The media play a key role within the public’s perception and understanding of obesity, yet UK media portrayal and framing of obesity is stigmatising, derogatory and often disrespectful.
It is key that media and other organisations delivering messages regarding obesity avoid stigmatising and discriminatory framing of obesity. With this in mind, the BDA are in the process of finalising a set of media guidelines. These guidelines will include using first person terminology, avoiding combative language e.g. ‘the war on obesity’, recognising the complexity of obesity and using non-stigmatising images, photographs and videos when reporting on obesity.

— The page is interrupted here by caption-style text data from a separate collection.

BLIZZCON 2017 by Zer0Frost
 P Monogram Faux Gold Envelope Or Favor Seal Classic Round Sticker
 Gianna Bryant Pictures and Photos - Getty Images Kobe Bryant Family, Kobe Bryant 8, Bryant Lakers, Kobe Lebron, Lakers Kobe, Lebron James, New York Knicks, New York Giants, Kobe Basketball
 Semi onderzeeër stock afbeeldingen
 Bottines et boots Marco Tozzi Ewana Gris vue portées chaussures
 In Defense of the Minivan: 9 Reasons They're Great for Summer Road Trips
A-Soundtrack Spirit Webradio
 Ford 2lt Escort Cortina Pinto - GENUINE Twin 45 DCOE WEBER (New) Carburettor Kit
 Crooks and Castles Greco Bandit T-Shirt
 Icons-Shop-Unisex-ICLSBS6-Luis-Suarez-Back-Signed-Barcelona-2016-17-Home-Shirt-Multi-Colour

We need to actively challenge weight stigma and discrimination in all aspects of society including our workplaces, policy and media. It is unacceptable and should not be tolerated given the substantial evidence that exists to demonstrate the impact of weight stigma and discriminatory experiences.
It is also important that we challenge the simplistic rhetoric around obesity that is juxtapose to the substantial evidence that demonstrates the complexity of obesity. We can improve public understanding of obesity by providing evidence informed information about the wide ranging causes that are both within and outside of an individual’s control.
We are all hoping that the new strategy for obesity addresses the whole system and includes key factors that have been overlooked in previous campaigns. The Government must be bold, and move away from the messages of old. They must address health inequalities and importantly avoid stigmatising the people they purport to help.